While such a course correction can be refreshing, there are downsides to being so derivative. Aping the “Court Martial” episode of the original series, “Ad Astra per Aspera” sees First Officer Una Chin-Riley (Rebecca Romijn) stand trial for coming from a society that uses genetic engineering, a big no-no in the United Federation of Planets. The episode gives us some classic Star Trek allegory about legalized discrimination, but an allegory built around the argument that the law shouldn’t discriminate based on cultural identity doesn’t pack much punch in 2023.
It doesn’t help that Romijn, though the most recognizable name in the cast, has yet to find a distinctive take on this legacy character. Other legacy inclusions, though, stand out, and it feels that in its second season, Strange New Worlds is beginning to claim ownership over them—even its version of recurring character James T. Kirk (Paul Wesley). Actors like Wesley and Peck have to channel, to some degree, the thoroughly established versions of their characters, but Bush and Celia Rose Gooding, playing Chapel and Ensign Uhura, are given much more latitude.
One almost forgets that Mount’s Pike is a legacy character. Played as a disgruntled misogynist by a compelling Jeffrey Hunter in the 1966 pilot, and as a stern father figure by Bruce Greenwood in the J.J. Abrams’s Star Trek and Star Trek into Darkness, Pike’s characterization has always been determined by the aims of the given series he appears in—and by the era. We are evidently in the era of the hot divorced dad, as the salt-and-pepper Mount captures the energy of a middle-aged man who’s kept in shape, has learned to listen, and loves to cook.
Not letting his midlife crisis—which takes the Trekian form of having advance knowledge that he’s doomed to be horribly disfigured in a future accident—interfere with his relaxed but engaged mien, Pike faces up to his own mistakes in episodes like “Charades” and “Among the Lotus Eaters.” His personal coping with the responsibilities of leadership joins the budding, hesitant romance between Chapel and the betrothed Spock as the show’s primary arcs, emphasizing that its mission of exploration mostly concerns character.
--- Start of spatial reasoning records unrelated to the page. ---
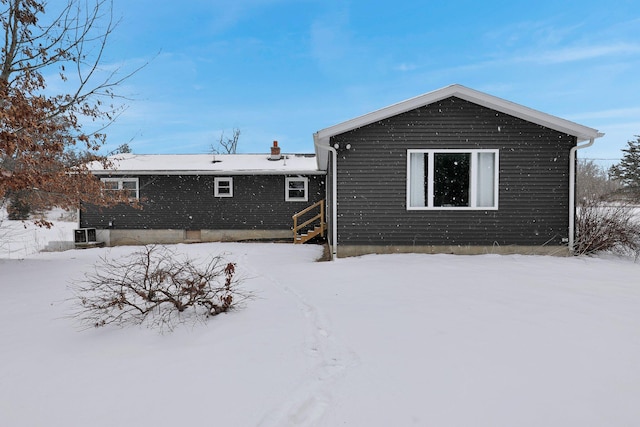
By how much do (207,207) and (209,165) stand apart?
2033 millimetres

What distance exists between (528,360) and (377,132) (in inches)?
269

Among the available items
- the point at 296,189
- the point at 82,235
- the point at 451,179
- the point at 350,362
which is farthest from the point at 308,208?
the point at 350,362

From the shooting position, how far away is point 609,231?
30.1 ft

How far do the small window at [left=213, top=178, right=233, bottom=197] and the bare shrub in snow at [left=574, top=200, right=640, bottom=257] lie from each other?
491 inches

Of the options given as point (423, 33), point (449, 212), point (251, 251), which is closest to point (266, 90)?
point (423, 33)

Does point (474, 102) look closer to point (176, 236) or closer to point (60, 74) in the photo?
point (60, 74)

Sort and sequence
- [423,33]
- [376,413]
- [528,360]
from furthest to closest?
[423,33] < [528,360] < [376,413]

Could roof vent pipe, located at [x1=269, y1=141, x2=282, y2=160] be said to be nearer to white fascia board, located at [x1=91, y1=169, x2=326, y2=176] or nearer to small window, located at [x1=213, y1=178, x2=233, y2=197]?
white fascia board, located at [x1=91, y1=169, x2=326, y2=176]

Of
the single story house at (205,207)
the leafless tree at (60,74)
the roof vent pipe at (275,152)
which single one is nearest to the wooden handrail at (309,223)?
the single story house at (205,207)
What’s perhaps lost in that mission throughout Strange New Worlds is Star Trek’s ambition to be the thinking person’s space opera. The show’s updated classic scenarios with modern, genuinely appealing characters certainly rescue the franchise from the doldrums of grimdark narrative arcs and fashionable moral ambiguity. Still missing, though, are episodes that extract questions from the drama that are worth lingering on. Ones like “Among the Lotus Eaters” and “Tomorrow and Tomorrow …” serve up familiar motifs like feudal planets and time-travel romances but aren’t very interested in providing food for thought.
Previous Star Trek shows raised questions not easily answered in 50 minutes, such as whether military force can be used for good, whether the historical narrative of human progress is defensible, and whether androids are also people. While it’s growing ever-more proficient at spinning a yarn, Strange New Worlds also continues to play it safe, making it the most entertaining live-action Star Trek property in decades but also among the least challenging.